* Goal 1 *
Decide whether each statement agrees with the talk on incremental font transfer: (a) the demo's incremental transfer client runs in JavaScript; (b) the Unicode-range method splits fonts into one subset per character; (c) for the first content, incremental font transfer moved more data than Unicode-range. Answer yes or no for each, and quote the text's deciding words.

So really quickly, before we start, what incremental font transfer is is it's a new technology that allows browsers to partially load fonts.

More specifically, it allows them to load part of a font, and then as more content is encountered, patch that font to extend it to cover the additional content.

So based on the specification work we've done so far we've built an actual in-browser demo of this.

So this has a real incremental transfer client running in JavaScript, talking to a real server that's producing the patches, and that's all happening in real time.

Okay then, in addition, this demo also in parallel will load the fonts using a more traditional approach where the fonts have been split up into one subset per script, and then the the script subsets that are specifically needed are loaded, and that's called the Unicode-range method.

Okay, so here we can go to the first bit of content.

So there's the content on the left and then behind the scenes, the client will have gone and loaded the data for the characters via incremental transfer, and then also loaded whatever fonts that would be needed via Unicode-range, and so we can see already that incremental font transferred has transferred less data than the Unicode-range which pulled down to full script subset.

Spatial relationship records:

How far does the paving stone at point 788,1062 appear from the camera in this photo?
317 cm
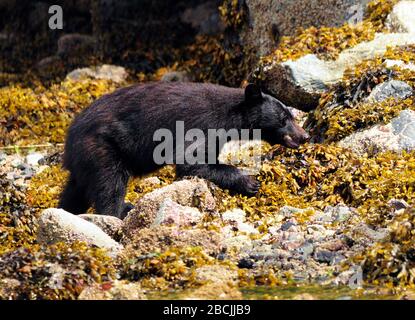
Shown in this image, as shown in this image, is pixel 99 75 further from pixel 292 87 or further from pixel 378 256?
pixel 378 256

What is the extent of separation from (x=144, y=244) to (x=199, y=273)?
659 mm

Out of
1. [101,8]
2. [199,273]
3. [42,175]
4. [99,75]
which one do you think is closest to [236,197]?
[199,273]

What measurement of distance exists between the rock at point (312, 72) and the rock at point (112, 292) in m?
5.07

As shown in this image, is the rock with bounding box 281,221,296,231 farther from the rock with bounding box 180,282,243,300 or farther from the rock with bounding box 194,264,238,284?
the rock with bounding box 180,282,243,300

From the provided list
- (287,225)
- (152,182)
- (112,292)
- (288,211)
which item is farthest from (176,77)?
(112,292)

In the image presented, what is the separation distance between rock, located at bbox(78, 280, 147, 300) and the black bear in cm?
260

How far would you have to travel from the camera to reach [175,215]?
8.48 metres

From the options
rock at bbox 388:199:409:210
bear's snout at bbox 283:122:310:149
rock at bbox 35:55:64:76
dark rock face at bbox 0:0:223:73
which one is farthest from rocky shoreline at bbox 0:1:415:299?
dark rock face at bbox 0:0:223:73

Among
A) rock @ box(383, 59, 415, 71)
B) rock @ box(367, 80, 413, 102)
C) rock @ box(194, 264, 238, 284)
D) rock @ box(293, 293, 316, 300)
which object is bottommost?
rock @ box(293, 293, 316, 300)

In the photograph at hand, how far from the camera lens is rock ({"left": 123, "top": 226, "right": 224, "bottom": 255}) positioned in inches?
313

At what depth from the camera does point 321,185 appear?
9.83m

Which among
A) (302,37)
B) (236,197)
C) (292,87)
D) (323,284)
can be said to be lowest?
(323,284)

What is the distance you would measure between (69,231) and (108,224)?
746 mm

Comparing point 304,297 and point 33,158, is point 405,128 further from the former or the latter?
point 33,158
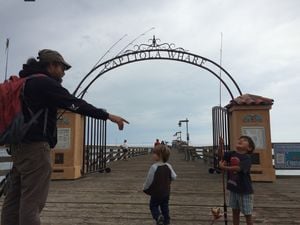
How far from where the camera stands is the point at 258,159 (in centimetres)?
1070

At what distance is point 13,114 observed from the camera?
2.84 m

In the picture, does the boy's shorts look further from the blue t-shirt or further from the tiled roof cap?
the tiled roof cap

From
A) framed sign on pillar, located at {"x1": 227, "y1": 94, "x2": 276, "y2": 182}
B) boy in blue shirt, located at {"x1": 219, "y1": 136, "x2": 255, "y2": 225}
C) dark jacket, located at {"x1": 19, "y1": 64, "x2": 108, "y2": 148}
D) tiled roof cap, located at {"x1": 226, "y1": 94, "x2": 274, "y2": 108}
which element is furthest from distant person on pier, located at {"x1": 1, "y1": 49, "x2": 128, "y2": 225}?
tiled roof cap, located at {"x1": 226, "y1": 94, "x2": 274, "y2": 108}

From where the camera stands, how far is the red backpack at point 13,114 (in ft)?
9.18

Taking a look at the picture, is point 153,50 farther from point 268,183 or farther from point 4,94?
point 4,94

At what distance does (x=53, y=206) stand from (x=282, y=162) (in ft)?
27.4

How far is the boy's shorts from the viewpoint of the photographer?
4.54 meters

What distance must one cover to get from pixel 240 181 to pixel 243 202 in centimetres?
25

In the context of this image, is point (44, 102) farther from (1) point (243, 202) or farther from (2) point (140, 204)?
(2) point (140, 204)

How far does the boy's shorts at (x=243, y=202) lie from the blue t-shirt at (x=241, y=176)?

* Goal 2 *
Copy out, word for word, the stretch of the records from the line containing "Taking a look" through the end of the records.

* Task answer 1 *
(a) Yes: "a real incremental transfer client running in JavaScript"
(b) No: "the fonts have been split up into one subset per script"
(c) No: "has transferred less data than the Unicode-range"

* Task answer 2 *
Taking a look at the picture, is point 153,50 farther from point 268,183 or farther from point 4,94?
point 4,94

At what distance does (x=53, y=206) stand from (x=282, y=162) (in ft)?
27.4

How far is the boy's shorts from the viewpoint of the photographer?
4.54 meters

What distance must one cover to get from pixel 240 181 to pixel 243 202 in centimetres?
25

In the context of this image, is point (44, 102) farther from (1) point (243, 202) or farther from (2) point (140, 204)?
(2) point (140, 204)

How far does the boy's shorts at (x=243, y=202) lie from the blue t-shirt at (x=241, y=176)?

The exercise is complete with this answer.